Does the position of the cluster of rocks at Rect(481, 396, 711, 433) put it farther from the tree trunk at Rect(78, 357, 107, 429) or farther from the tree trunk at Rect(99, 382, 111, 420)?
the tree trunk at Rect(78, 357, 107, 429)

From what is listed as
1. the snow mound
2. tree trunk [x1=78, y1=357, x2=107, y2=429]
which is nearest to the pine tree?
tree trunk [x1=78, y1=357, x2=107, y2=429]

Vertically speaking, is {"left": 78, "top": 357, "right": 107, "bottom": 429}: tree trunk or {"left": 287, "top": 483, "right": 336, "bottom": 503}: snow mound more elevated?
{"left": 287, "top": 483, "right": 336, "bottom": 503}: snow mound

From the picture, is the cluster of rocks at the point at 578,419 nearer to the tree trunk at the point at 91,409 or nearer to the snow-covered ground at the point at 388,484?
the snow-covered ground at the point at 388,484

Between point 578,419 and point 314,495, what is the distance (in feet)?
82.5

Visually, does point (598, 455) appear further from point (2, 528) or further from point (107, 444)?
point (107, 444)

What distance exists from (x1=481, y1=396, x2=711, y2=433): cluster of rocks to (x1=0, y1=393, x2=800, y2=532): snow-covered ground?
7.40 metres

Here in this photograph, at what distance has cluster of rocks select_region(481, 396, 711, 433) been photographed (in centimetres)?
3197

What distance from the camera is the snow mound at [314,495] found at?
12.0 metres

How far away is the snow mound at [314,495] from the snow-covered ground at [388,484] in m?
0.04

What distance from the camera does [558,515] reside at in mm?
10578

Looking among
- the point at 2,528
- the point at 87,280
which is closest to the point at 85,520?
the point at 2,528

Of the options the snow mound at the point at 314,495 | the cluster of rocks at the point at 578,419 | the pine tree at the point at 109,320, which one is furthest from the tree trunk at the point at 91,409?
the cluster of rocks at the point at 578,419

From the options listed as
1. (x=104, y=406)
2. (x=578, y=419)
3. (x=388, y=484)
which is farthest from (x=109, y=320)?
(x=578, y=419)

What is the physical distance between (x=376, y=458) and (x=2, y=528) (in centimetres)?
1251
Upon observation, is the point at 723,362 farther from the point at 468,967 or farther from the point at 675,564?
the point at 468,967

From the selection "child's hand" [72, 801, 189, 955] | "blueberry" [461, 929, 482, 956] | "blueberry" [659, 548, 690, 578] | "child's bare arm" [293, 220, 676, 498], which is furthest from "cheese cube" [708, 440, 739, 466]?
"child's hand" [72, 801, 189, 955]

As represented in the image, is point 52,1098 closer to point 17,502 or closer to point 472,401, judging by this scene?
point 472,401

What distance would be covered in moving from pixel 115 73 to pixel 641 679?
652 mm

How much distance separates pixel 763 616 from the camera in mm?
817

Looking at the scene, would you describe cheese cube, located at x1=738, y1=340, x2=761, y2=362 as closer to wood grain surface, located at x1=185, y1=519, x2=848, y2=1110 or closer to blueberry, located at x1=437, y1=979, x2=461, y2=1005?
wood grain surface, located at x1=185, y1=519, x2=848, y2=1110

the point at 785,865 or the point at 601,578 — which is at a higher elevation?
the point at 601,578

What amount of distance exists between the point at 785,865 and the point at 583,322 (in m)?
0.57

Problem description: Rewrite all of these lines, swapping "pine tree" for "spruce tree" wherever it occurs and changing nothing else.

Response:
Does the position of the cluster of rocks at Rect(481, 396, 711, 433) put it farther from the tree trunk at Rect(78, 357, 107, 429) or farther from the tree trunk at Rect(99, 382, 111, 420)?
the tree trunk at Rect(78, 357, 107, 429)

From what is listed as
1. the snow mound
2. tree trunk [x1=78, y1=357, x2=107, y2=429]
which is nearest to the spruce tree?
tree trunk [x1=78, y1=357, x2=107, y2=429]

Vertically speaking, is {"left": 78, "top": 357, "right": 107, "bottom": 429}: tree trunk or {"left": 287, "top": 483, "right": 336, "bottom": 503}: snow mound more elevated?
{"left": 287, "top": 483, "right": 336, "bottom": 503}: snow mound

From the picture, is the cluster of rocks at the point at 578,419 nearer to the tree trunk at the point at 91,409 or nearer to the snow-covered ground at the point at 388,484?
the snow-covered ground at the point at 388,484

Between point 578,419 and point 314,495, what is the distance (in feet)?
82.5

Visually, does point (598, 455) appear further from point (2, 528) or further from point (107, 444)?
point (107, 444)

What distance exists from (x1=481, y1=396, x2=711, y2=433): cluster of rocks to (x1=0, y1=393, x2=800, y2=532): snow-covered ground?
7.40 metres

Here in this photograph, at what distance has cluster of rocks select_region(481, 396, 711, 433) been photographed (in centimetres)?
3197

What distance from the camera is the snow mound at [314,495] found at?
12.0 metres

How far away is the snow mound at [314,495] from the snow-covered ground at [388,484] in m?
0.04

What distance from the camera does [558,515] reside at in mm?
10578

Looking among
- the point at 2,528
- the point at 87,280
which is closest to the point at 85,520?
the point at 2,528

Of the options the snow mound at the point at 314,495 | the cluster of rocks at the point at 578,419 | the spruce tree at the point at 109,320, which one is furthest from the tree trunk at the point at 91,409?
the cluster of rocks at the point at 578,419

From the options listed as
1. (x=104, y=406)
2. (x=578, y=419)
3. (x=388, y=484)
which is farthest from (x=109, y=320)?
(x=578, y=419)

What is the physical distance between (x=376, y=458) and (x=2, y=528) (in centimetres)?
1251
Upon observation, is the point at 723,362 farther from the point at 468,967 or farther from the point at 675,564?
the point at 468,967

From the selection "child's hand" [72, 801, 189, 955] | "blueberry" [461, 929, 482, 956] | "blueberry" [659, 548, 690, 578] | "child's bare arm" [293, 220, 676, 498], which is furthest from "cheese cube" [708, 440, 739, 466]?
"child's hand" [72, 801, 189, 955]

As represented in the image, is point 52,1098 closer to point 17,502 or closer to point 472,401, judging by this scene?
point 472,401

What distance would be covered in moving from pixel 115 73 to pixel 641 679?
652 mm

How much distance separates pixel 763 616 from the camera in mm?
817

Looking at the scene, would you describe cheese cube, located at x1=738, y1=340, x2=761, y2=362 as closer to wood grain surface, located at x1=185, y1=519, x2=848, y2=1110 or closer to blueberry, located at x1=437, y1=979, x2=461, y2=1005?
wood grain surface, located at x1=185, y1=519, x2=848, y2=1110

the point at 785,865 or the point at 601,578 — which is at a higher elevation?
the point at 601,578

What amount of distance exists between the point at 785,865 and the point at 583,322 (in m)?
0.57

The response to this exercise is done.